Recently, as a result of the rapid growth of large data sets, such as text databases and spatial databases, on the World Wide Web (think of Google), and in bioinformatics applications, modern applications often deal with data measured in terabytes or even petabytes. This has led to new issues and challenges in the way data are organized. Many algorithms and data structures designed twenty years ago are no longer feasible for these data sets. In many cases, it is because these data structures occupy too much storage space.
My main research contributions are in the design of efficient algorithms and data structures for large data sets. This involves studies of many algorithmic techniques, including succinct data structures, I/O-efficient algorithms and data structures, implicit data structures and adaptive algorithms.
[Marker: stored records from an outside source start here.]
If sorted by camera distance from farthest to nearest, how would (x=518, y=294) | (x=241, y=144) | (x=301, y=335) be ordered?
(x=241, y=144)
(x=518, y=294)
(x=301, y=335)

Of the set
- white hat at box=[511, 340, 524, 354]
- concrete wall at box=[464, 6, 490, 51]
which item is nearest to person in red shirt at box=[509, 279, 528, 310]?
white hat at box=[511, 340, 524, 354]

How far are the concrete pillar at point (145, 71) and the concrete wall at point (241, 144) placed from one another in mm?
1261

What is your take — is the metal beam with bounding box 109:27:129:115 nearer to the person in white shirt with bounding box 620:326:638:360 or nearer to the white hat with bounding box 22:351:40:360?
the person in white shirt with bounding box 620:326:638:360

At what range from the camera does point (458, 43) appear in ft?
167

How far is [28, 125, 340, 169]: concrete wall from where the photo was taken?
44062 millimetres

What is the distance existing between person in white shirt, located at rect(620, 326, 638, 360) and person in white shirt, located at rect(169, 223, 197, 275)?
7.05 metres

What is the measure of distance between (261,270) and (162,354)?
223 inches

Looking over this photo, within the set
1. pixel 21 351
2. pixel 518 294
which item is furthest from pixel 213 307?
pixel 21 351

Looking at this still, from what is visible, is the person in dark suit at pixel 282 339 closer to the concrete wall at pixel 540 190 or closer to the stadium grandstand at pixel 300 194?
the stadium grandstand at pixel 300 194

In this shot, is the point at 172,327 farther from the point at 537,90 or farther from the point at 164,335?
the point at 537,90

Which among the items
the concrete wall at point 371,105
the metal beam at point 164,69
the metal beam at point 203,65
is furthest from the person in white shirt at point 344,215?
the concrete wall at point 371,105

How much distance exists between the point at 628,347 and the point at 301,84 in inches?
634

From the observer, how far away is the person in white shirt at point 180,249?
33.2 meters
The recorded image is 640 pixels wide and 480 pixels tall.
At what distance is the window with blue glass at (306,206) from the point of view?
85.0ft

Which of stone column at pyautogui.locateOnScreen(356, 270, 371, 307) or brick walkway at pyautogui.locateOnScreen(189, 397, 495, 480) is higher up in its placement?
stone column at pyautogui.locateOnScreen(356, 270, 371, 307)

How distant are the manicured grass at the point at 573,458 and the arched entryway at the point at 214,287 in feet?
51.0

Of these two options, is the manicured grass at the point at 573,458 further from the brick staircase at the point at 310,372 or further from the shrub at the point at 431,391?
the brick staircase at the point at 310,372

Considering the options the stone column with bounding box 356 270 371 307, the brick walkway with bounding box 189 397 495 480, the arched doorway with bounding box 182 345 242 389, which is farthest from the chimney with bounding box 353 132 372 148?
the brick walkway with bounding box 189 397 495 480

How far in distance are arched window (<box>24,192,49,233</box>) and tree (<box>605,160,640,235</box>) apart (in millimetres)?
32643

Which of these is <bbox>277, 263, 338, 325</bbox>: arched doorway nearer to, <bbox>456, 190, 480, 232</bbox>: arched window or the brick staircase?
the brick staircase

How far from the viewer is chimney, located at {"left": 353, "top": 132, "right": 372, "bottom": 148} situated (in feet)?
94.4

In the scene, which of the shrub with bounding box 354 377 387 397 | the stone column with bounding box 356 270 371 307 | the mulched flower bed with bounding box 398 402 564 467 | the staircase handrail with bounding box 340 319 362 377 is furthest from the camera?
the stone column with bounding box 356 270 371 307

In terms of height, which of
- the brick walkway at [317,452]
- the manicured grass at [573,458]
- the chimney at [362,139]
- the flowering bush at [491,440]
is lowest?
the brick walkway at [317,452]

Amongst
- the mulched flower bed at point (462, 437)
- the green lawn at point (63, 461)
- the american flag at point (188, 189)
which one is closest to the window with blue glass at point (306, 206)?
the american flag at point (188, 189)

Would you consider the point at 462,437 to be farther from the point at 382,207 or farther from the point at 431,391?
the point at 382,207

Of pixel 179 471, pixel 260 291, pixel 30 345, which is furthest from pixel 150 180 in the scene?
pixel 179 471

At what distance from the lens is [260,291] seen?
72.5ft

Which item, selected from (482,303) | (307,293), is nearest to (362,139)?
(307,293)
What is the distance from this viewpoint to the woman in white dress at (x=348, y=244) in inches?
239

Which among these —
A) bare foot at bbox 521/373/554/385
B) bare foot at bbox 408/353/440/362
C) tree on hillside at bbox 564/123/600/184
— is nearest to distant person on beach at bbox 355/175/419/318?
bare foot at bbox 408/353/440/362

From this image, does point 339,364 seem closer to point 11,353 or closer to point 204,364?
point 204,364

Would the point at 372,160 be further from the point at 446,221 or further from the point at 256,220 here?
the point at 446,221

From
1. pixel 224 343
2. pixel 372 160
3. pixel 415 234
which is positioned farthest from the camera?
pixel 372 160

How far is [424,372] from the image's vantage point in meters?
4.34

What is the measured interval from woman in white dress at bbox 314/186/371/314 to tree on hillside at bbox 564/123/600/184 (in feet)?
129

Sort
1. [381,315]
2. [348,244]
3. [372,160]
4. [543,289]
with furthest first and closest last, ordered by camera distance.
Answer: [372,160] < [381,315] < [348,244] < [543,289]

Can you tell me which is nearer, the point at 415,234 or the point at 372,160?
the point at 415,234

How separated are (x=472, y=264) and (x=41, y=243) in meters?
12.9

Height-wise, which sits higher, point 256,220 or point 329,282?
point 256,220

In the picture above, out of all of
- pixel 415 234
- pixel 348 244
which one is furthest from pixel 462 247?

The following are some of my current research projects.
Succinct data structures were proposed to represent data structures in a space-efficient manner, so that the information in large systems can be retrieved quickly, but the space requirement is little more than that of the raw data. Our work in this project improved previous results on succinct representations of many fundamental data structures. These include strings which are key structures used in the design of many succinct data structures, space-efficient text indexes that facilitate text search, and representations of unlabeled and labeled trees and graphs. These problems are fundamental, and they also have applications in text retrieval systems, XML databases and GIS applications such as Google Maps.
We also started several new research directions in this area, such as designing succinct indexes to achieve data abstraction in succinct data structure design, combining succinct data structures with other algorithmic approaches such as I/O-efficient algorithms and data structures, as well as using succinct data structures to improve the query efficiency of classic data structures.
We designed a collection of space-efficient text indexes that support various types of text search, including substring search and position-restricted substring search. These indexes typically occupy space close to a compressed version of the textual data, and they can answer queries without requiring the raw data. This saves storage space drastically, as standing text indexes such as suffix trees typically occupy space that is 10-20 times the size of the raw data.
Geometric data structures are used extensively in geographic information systems, computer graphics and databases. Thus it is important to improve their space efficiency for large applications. We designed space-efficient data structures that support queries such as range search, majority and point location. We also designed approaches to represent triangular terrains compactly to support queries such as terrain profiles and trickle paths.
Previous work on implementing succinct trees and text indexes has shown that succinct data structures are very useful in practice. Despite such work, there are many theoretical results that have not been evaluated in practice. Thus this project engineers the implementation of succinct data structures.